Saved data entries
=======
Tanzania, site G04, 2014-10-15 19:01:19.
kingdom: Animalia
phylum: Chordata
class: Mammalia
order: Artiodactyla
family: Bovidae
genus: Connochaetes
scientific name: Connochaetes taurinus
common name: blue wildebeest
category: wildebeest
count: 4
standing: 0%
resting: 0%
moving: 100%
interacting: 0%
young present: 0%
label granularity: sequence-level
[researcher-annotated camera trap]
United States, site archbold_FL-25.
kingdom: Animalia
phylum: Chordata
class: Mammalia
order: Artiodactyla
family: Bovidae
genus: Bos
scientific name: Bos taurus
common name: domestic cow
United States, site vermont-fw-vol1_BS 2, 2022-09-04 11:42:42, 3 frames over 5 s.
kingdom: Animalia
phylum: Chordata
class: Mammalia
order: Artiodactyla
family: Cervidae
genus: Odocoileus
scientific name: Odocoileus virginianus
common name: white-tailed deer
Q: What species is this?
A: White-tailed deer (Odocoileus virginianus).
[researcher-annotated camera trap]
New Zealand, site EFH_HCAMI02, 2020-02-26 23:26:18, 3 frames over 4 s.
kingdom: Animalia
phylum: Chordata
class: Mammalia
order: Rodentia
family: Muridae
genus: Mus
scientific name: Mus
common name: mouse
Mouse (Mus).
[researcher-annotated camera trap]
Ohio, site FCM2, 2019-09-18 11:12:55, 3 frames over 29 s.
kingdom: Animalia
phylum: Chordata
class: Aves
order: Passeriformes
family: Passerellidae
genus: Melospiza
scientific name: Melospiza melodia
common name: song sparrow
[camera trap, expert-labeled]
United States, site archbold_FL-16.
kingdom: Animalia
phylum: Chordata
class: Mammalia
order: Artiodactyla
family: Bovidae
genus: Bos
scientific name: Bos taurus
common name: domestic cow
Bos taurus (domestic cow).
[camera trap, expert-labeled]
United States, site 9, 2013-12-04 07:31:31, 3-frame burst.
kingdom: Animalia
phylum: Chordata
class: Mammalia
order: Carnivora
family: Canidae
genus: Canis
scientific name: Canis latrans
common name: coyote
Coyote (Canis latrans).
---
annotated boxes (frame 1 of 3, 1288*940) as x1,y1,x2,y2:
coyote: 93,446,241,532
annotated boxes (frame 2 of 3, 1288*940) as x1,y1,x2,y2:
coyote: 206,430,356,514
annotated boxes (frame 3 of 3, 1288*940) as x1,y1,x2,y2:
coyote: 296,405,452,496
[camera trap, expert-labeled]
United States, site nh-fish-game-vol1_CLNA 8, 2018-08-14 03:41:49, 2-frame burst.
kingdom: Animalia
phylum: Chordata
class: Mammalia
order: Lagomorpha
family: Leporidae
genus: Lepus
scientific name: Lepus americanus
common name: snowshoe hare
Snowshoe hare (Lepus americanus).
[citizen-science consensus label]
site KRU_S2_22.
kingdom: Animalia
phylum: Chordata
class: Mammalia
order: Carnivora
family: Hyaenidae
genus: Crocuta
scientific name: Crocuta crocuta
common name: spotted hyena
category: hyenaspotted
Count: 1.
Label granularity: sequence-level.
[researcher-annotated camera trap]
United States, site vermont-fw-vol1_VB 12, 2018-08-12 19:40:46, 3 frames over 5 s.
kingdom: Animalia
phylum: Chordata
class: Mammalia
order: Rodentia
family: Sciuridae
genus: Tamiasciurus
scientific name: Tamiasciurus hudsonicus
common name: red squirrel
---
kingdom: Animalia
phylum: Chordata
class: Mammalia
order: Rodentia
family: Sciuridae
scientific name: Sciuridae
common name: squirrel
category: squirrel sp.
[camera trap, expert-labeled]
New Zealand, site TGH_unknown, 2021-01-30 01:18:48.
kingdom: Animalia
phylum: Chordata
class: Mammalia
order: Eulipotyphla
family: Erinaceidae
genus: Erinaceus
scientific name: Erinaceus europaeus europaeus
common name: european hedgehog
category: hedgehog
=======
**What the exercise asks:** Return the lines of the records that include the string "genus".

**Answer to this problem:**
genus: Connochaetes
genus: Bos
genus: Odocoileus
genus: Mus
genus: Melospiza
genus: Bos
genus: Canis
genus: Lepus
genus: Crocuta
genus: Tamiasciurus
genus: Erinaceus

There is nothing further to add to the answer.